Write out every entry below word for word, line by line, and leave the pictures out.

[START Data for this exercise]

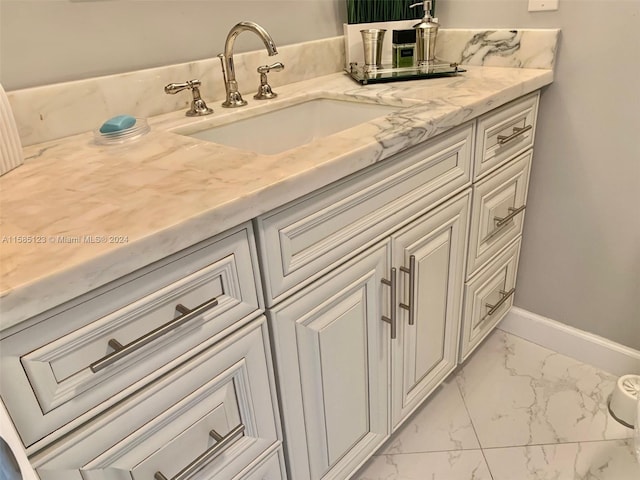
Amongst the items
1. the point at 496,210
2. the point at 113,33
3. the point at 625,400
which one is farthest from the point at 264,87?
the point at 625,400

[END Data for this exercise]

**Solved problem:**
Amongst the items
1. the point at 496,210
2. the point at 113,33
3. the point at 625,400
which one is farthest from the point at 264,87?
the point at 625,400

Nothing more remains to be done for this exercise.